Given data:
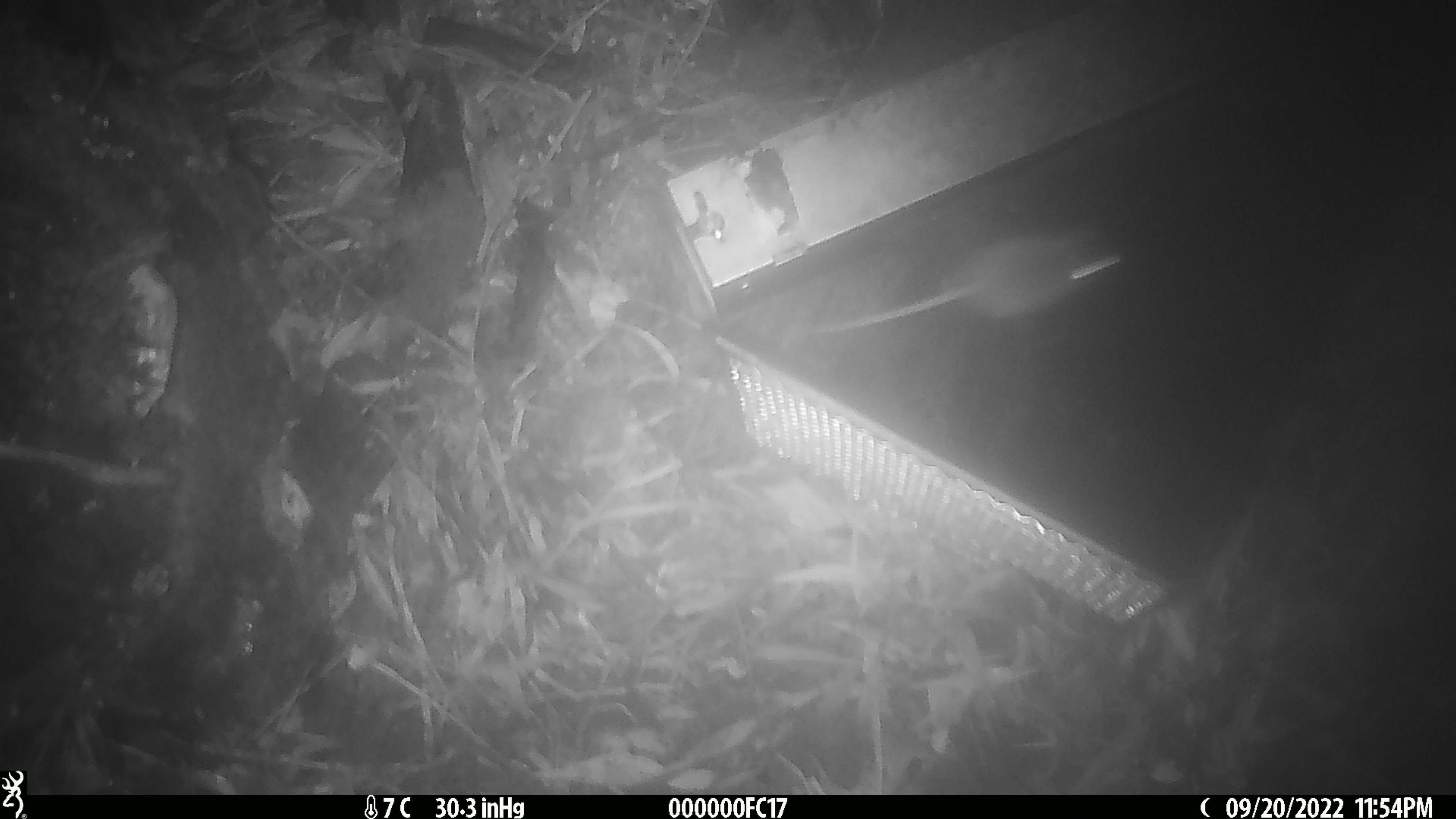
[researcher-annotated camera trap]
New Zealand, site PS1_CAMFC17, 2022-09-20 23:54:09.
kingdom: Animalia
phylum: Chordata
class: Mammalia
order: Rodentia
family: Muridae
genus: Mus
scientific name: Mus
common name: mouse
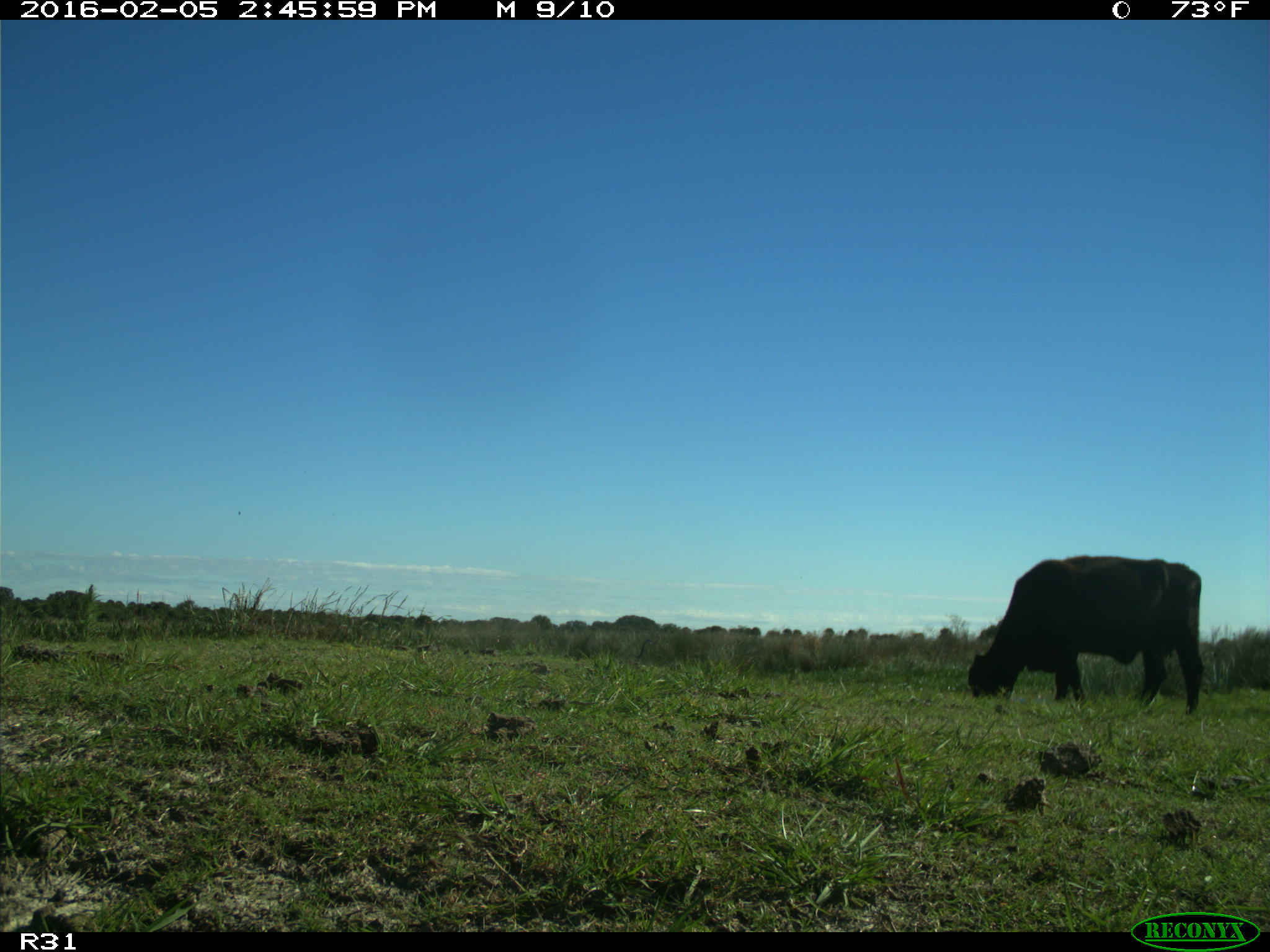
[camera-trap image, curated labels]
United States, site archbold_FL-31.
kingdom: Animalia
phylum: Chordata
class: Mammalia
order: Artiodactyla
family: Bovidae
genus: Bos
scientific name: Bos taurus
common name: domestic cow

What you have to do: Write out every line above exactly as it is, leaving out the pictures.

Response for this exercise:
[researcher-annotated camera trap]
New Zealand, site PS1_CAMFC17, 2022-09-20 23:54:09.
kingdom: Animalia
phylum: Chordata
class: Mammalia
order: Rodentia
family: Muridae
genus: Mus
scientific name: Mus
common name: mouse
[camera-trap image, curated labels]
United States, site archbold_FL-31.
kingdom: Animalia
phylum: Chordata
class: Mammalia
order: Artiodactyla
family: Bovidae
genus: Bos
scientific name: Bos taurus
common name: domestic cow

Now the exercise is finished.